Hwang had hoped to get some serious time in September for the Giants. The team chose instead to remove Hwang from the roster and take a second look at Pablo Sandoval, and after some mildly encouraging early returns, the gamble has backfired.
Sandoval was 0-for-4 on Monday at Coors Field and he’s hitless in his last 33 at-bats. That’s the longest streak by a Giant since Johnnie LeMaster made 37 consecutive outs in 1984. Sandoval is batting .196 in 97 at-bats since returning to his first home, with an OPS that’s about 100 points below the mark that inspired the Red Sox to cut bait and swallow $50 million.
Asked about Sandoval after a 4-3 loss, Bruce Bochy said sharply, “We’ve got a few guys cold.”
“It’s not like any young players are tearing it up, either,” Bochy said. “I’m just being honest. He’s had some success here (at Coors) and against their pitcher (Chad Bettis). We’re trying to finish strong and give Pablo a good look with (Ryder) Jones and (Mac) Williamson.”
Before Monday’s game, Bochy said Sandoval is drifting too much in his swing as he prepares to take hacks. It doesn’t help that his aggressiveness on pitches out of the zone is what it was in his first go-around.
The Giants appear to have been wrong about Sandoval, but Bochy is right about one thing: He has plenty of cold hitters, a list that includes Jones, another option at third. Jones didn’t play Monday but the guys who did didn’t do much. Joe Panik and Denard Span had six hits at the top of the order. The other Giants were 1-for-25 at the best hitter’s park in the game.

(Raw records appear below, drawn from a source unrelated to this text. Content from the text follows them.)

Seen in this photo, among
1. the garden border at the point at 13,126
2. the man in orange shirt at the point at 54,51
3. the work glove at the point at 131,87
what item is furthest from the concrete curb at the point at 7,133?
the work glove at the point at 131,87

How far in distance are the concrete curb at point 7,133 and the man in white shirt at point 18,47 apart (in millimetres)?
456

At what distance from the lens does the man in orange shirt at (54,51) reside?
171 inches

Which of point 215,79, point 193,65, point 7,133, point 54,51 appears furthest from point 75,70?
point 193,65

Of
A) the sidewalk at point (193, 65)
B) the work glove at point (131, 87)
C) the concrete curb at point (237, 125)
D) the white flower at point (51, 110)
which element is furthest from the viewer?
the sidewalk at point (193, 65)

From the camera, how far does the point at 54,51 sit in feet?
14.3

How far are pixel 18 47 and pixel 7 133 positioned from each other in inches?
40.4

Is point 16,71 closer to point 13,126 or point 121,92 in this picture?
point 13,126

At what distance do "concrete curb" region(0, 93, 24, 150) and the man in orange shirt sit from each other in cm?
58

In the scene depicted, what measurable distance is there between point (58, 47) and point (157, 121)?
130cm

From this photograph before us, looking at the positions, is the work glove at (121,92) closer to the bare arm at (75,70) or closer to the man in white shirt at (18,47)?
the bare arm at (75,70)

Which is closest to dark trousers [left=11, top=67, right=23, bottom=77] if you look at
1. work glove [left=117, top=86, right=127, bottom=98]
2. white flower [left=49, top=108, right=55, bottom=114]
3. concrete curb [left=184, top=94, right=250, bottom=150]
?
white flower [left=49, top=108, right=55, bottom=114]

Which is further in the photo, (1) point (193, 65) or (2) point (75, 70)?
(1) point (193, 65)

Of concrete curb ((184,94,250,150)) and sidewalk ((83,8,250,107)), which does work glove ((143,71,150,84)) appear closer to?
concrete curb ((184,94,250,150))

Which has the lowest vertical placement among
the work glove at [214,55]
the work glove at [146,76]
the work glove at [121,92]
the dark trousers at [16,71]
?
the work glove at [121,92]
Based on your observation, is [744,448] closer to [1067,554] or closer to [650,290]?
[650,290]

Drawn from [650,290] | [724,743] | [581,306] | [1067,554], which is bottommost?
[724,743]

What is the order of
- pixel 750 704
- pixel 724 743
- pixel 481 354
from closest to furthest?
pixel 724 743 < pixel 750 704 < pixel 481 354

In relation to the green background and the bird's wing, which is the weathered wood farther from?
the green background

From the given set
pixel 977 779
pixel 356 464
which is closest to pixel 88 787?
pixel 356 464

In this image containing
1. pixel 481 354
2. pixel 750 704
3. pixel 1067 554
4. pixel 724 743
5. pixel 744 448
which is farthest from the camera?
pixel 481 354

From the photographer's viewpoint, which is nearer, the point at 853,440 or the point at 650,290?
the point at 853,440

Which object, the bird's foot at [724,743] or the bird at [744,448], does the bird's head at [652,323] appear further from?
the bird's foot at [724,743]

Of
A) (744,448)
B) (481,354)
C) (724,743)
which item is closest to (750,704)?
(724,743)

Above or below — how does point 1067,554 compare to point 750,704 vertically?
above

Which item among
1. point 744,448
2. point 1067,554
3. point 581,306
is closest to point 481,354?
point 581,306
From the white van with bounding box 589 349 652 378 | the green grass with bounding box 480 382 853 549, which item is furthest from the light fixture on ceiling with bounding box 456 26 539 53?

That made for a tight game, and the Giants generally blow those. Three different players made mistakes in the ninth. Williamson was too far back with a lefty, Charlie Blackmon, at the plate to lead off. He said he didn’t want to let a ball get behind him in the thin air, and the wind was swirling. When Blackmon hit a pop-up to shallow left-center, Williamson’s diving attempt ended with the ball hitting off his glove. Blackmon reached second, and Steven Okert intentionally walked Nolan Arenado and then unintentionally walked Gerardo Parra to put Cory Gearrin in a tough spot.
Gearrin struck out Pat Valaika, but Joe West did him no favors by Joe West-ing it up and opening the next at-bat by ruling a clear strike was a ball. Gearrin sprayed three more to Carlos Gonzalez, walking in the winning run.
“Regardless (of the first pitch) I have to come in there and throw strikes and make better pitches,” Gearrin said. “It’s just unacceptable for me to come in and not throw strikes and make that a competitive at-bat.”
The Giants didn’t have many competitive at-bats once it got past the top two in their order. Afterward, Bochy sat in the dugout for a few minutes and stared out at the field. When he met with reporters, he acknowledged that Sandoval will need another day off to try and clear his head and fix his swing.
“We just gave him a day off,” Bochy said. “We just gave him a day off not too long ago.”